Authors: Bernard Cornwell
The man stared at Sir Guillaume, his eyes wide, his lips trying to frame an obscenity, but there was nothing in his mouth except a lump of blood, thick as lard; then he wavered and fell, and Sir Guillaume was already past him to kill another man-at-arms. And now the archers, discarding their bows, had come to join the slaughter, using axes, swords or knives to despatch the wounded. Shouts for mercy echoed in the courtyard, screams sounded, and the few unwounded attackers at the rear of the assault heard them, heard the triumphant English shouts. “St. George! St. George!” They fled. One man, dazed by a sword blow to his helmet, fled the wrong way and John Faircloth met him with a sword thrust that ripped through the iron rings of his mail to rip his belly open. “Bastard,” Faircloth said, dragging his blade free.

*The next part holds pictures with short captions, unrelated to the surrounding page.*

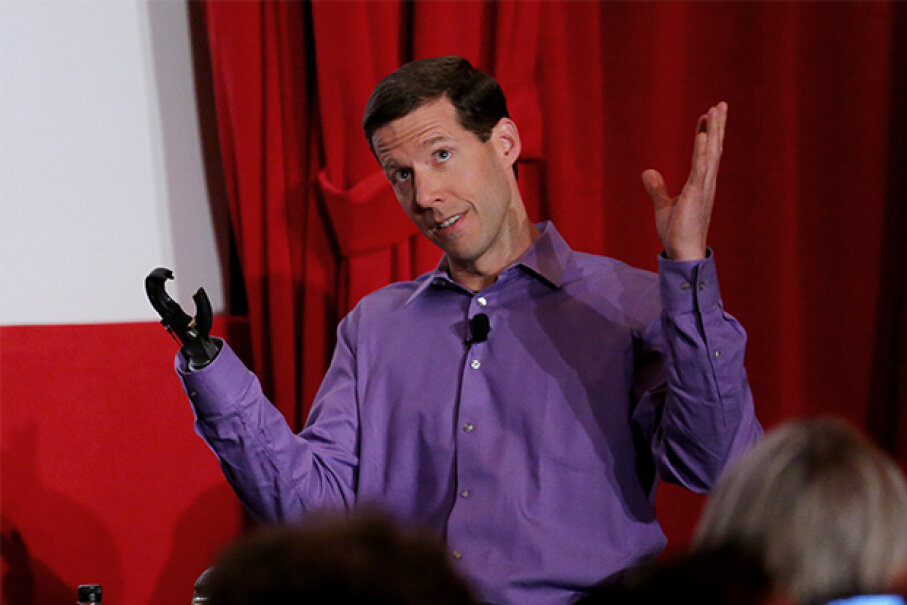 Aron Ralston (and his prosthetic hand) appeared onstage during the 'A Surreal Experience: My Life As Portrayed In Film' panel at the 2015 TCM Classic Film Festival in Los Angeles. Mark Davis/WireImage/Getty Images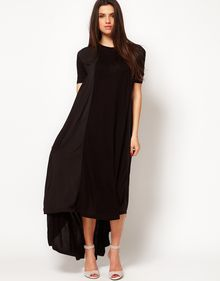 ASOS Collection Asos Maxi Dress in Jersey and Woven Mix - Lyst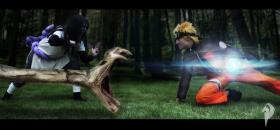 Naruto Uzumaki from Naruto  by PryingDragon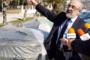 Αλεξανδρούπολη: Αντιδράσεις για τα σημεία τοποθέτησης των ημιυπόγειων κάδων που ακόμα δεν χρησιμοποιούνται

“Clear the gate!” Sir Guillaume said. “Pull them clear!” He did not want his men to be shot by the crossbowmen outside the castle while they plundered the corpses of their armor and weapons, and so they dragged the bodies to the side of the yard. There were no wounded enemy that Sir Guillaume could see. It was the enemy that had shouted the call for no prisoners and the garrison had obeyed them. And now the attack was over.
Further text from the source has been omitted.